A judge on Tuesday was expected to consider remaining motions in the case of an Illinois man accused of shooting three people during a protest against police brutality in Wisconsin last year, setting the final ground rules before a trial begins next month.
Kyle Rittenhouse of Antioch, Illinois, shot and killed Joseph Rosenbaum and Anthony Huber and wounded Gaige Grosskreutz during the protest in Kenosha.
Rittenhouse, who was 17 at the time, faces homicide and other charges, but he maintains that he acted in self-defense. His trial is set to begin Nov. 1.
Kenosha County Circuit Court Judge Bruce Schroeder was expected to consider several outstanding motions Tuesday. Rittenhouse’s attorneys want the judge to dismiss a charge that he possessed his AR-style semiautomatic rifle illegally because he was a minor, and to allow testimony from an expert on police use-of-force decisions.
Prosecutors, meanwhile, were looking for permission to introduce a video showing Rittenhouse saying he’d like to shoot some men he thought were shoplifting from a pharmacy 15 days before the protest. Schroeder said last month he was leaning toward excluding it.
Schroeder on Sept. 23 denied both sides’ request to send questionnaires to potential jurors to probe biases. The judge wrote in a letter to the attorneys that he’s afraid people won’t fill them out and recipients would discuss the case with family members, friends and co-workers.
“That may trigger even more conversations about the case, with consequent opinion formation,” Schroeder said.

| Requirement 1 |
Translate this sentence from the Rittenhouse article into Spanish: "Kyle Rittenhouse of Antioch, Illinois, shot and killed Joseph Rosenbaum and Anthony Huber and wounded Gaige Grosskreutz during the protest in Kenosha."
| Requirement 2 |
Reproduce the part of the Rittenhouse article that begins at the words "Kyle Rittenhouse of" and stops after "protest in Kenosha.".
Nothing in the items below is needed.

| Data |
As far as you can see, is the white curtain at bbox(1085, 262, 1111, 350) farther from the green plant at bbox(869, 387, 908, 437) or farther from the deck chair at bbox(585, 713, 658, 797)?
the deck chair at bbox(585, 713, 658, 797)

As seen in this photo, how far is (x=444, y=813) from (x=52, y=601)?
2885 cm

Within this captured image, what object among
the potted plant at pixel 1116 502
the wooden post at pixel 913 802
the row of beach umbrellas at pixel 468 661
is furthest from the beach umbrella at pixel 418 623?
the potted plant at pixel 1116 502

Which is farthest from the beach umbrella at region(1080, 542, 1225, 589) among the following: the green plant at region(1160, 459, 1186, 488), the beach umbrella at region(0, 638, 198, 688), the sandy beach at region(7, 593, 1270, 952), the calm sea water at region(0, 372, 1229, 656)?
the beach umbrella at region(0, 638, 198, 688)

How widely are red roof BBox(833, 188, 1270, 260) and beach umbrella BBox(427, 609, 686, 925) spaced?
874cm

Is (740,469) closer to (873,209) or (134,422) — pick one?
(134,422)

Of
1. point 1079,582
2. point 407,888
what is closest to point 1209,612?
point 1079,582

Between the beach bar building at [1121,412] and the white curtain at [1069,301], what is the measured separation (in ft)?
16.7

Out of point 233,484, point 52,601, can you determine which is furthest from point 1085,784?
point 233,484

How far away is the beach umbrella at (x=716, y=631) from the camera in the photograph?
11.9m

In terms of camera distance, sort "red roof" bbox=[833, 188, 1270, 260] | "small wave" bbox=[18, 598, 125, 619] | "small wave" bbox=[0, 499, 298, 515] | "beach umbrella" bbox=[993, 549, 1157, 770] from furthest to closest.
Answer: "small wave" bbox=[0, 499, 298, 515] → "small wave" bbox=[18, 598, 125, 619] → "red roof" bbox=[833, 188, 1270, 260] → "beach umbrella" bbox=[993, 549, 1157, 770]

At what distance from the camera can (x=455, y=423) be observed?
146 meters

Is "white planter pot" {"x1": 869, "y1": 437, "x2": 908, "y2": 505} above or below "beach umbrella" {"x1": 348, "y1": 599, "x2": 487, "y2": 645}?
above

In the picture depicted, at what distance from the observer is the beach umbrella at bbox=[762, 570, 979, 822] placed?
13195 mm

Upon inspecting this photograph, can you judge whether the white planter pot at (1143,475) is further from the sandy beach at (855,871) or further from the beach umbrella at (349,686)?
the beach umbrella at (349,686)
* * *
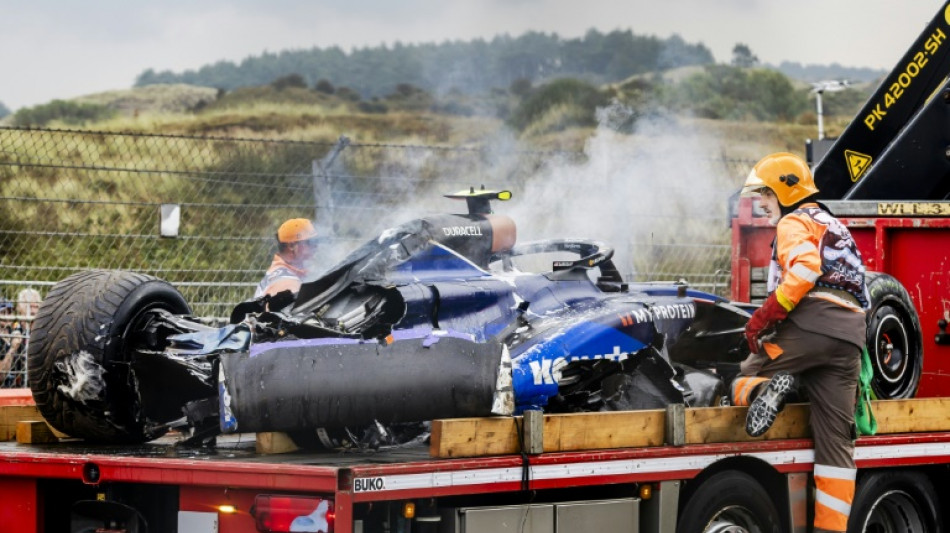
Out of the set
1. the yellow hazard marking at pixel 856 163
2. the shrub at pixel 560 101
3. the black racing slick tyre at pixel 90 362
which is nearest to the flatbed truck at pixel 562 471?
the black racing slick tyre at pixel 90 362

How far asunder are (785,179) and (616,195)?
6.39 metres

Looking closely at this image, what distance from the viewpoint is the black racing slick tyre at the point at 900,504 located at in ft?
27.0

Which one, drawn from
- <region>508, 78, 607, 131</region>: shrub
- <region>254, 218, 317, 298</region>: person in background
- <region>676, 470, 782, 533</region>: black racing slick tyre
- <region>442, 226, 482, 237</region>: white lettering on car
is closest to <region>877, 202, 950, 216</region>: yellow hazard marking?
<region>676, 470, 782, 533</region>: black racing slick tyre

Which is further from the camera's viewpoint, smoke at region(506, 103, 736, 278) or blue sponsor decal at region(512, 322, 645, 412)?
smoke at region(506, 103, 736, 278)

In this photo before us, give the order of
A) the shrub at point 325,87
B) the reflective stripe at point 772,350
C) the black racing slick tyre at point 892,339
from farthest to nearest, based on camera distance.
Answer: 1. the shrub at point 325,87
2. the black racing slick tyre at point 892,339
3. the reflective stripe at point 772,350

| Written response 1 |
Kyle Rittenhouse, de Antioch, Illinois, mató a tiros a Joseph Rosenbaum y a Anthony Huber e hirió a Gaige Grosskreutz durante la protesta en Kenosha.

| Written response 2 |
Kyle Rittenhouse of Antioch, Illinois, shot and killed Joseph Rosenbaum and Anthony Huber and wounded Gaige Grosskreutz during the protest in Kenosha.